The formula used is:
$H = \dfrac{1}{2}\left[ {V + M - C + A} \right]$
Where,
$H$ is the number of orbitals involved in hybridization.
$V$ is the number valence electrons of a central atom.
$C$ is in charge of cation.
$A$ is in charge of anion.
$M$ is the number of monovalent atoms linked to the central atom.
For $B{F_4}^ -$
$H = \dfrac{1}{2}\left[ {3 + 4 - 0 + 1} \right] = 4$
Therefore its hybridization is $s{p^3}$ and its shape will be tetrahedral.
For $N{H_4}^ +$
$H = \dfrac{1}{2}\left[ {5 + 4 - 1 + 0} \right] = 4$
Therefore its hybridization is $s{p^3}$ and its shape will be tetrahedral.
For $S{F_4}$
$H = \dfrac{1}{2}\left[ {6 + 4 - 0 + 0} \right] = 5$
Therefore its hybridization is $s{p^3}d$ and its shape will be see-saw.
For $C{F_4}$
$H = \dfrac{1}{2}\left[ {4 + 4 - 0 + 0} \right] = 4$
Therefore its hybridization is $s{p^3}$ and its shape will be tetrahedral.

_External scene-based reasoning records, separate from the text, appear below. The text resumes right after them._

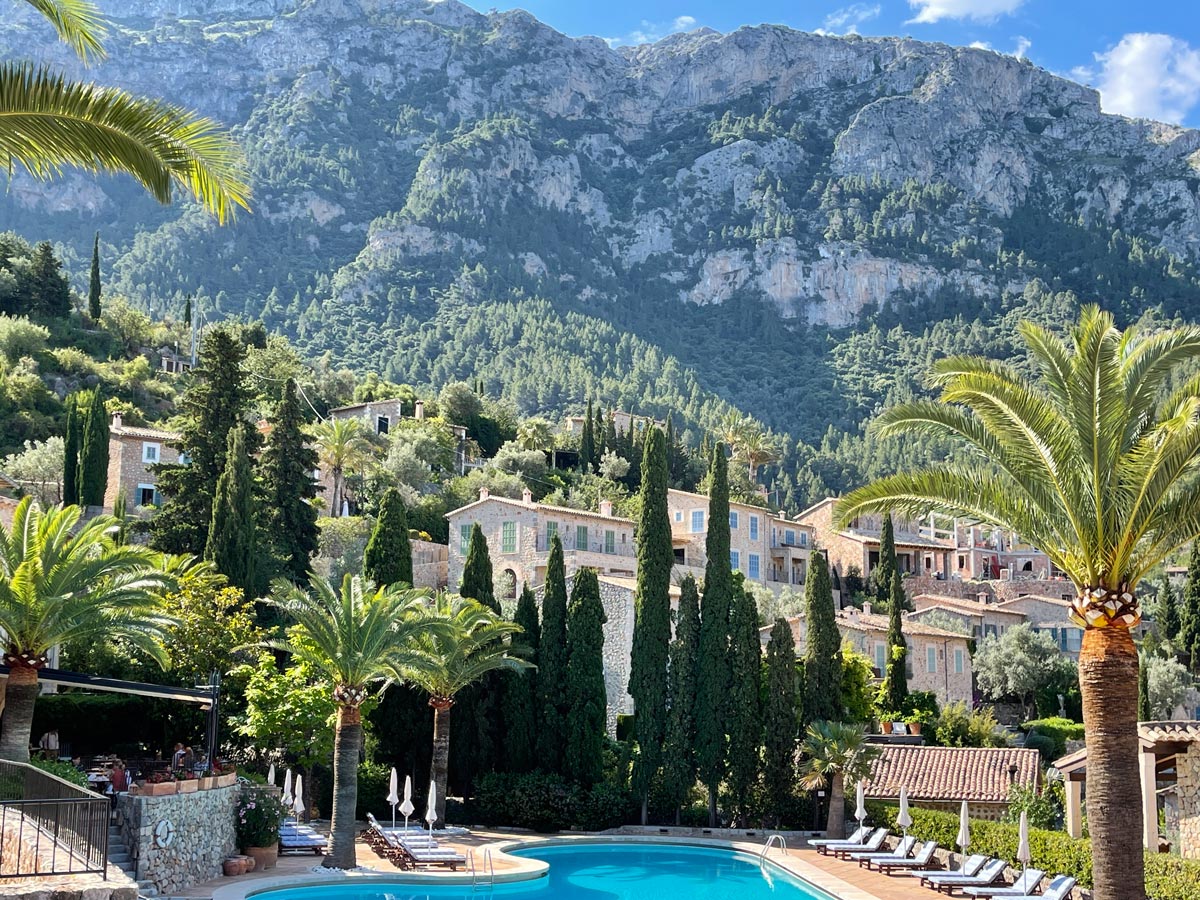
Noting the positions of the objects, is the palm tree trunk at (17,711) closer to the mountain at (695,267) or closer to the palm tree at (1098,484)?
the palm tree at (1098,484)

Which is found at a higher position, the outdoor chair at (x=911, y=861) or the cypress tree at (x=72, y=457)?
the cypress tree at (x=72, y=457)

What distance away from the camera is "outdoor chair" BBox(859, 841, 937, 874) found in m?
28.8

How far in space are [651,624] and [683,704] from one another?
2.57 metres

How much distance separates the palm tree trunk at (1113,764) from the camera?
15094 millimetres

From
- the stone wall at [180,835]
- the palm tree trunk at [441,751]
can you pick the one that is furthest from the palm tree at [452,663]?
the stone wall at [180,835]

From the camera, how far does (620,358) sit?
15488cm

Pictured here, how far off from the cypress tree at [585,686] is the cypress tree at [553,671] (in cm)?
24

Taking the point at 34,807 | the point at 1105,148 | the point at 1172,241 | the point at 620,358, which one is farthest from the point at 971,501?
the point at 1105,148

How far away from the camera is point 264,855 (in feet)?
87.1

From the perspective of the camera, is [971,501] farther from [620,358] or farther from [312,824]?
[620,358]

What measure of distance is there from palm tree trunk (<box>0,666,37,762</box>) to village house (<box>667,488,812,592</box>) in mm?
40579

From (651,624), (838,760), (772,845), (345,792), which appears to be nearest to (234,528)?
(651,624)

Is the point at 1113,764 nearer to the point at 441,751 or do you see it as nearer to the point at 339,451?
the point at 441,751

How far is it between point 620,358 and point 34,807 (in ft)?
454
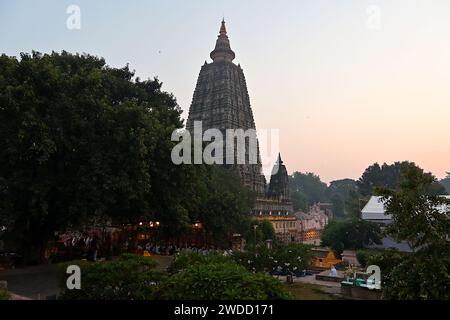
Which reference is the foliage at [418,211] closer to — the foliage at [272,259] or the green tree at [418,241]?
the green tree at [418,241]

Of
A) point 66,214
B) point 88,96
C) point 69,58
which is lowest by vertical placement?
point 66,214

Hence in all these calculations we found that the hybridization of $S{F_4}$ is $s{p^3}d$, molecules with this hybridization does not give tetrahedral shape so the only molecule/ion that has shape other than tetrahedral is $S{F_4}$.

Hence, option (C) is correct.

Note: Some ions/molecules have lone pairs with them which change their shapes from the expected one, same is the case of $S{F_4}$, it has one lone pair which contributes in hybridization and changes its shape to see-saw.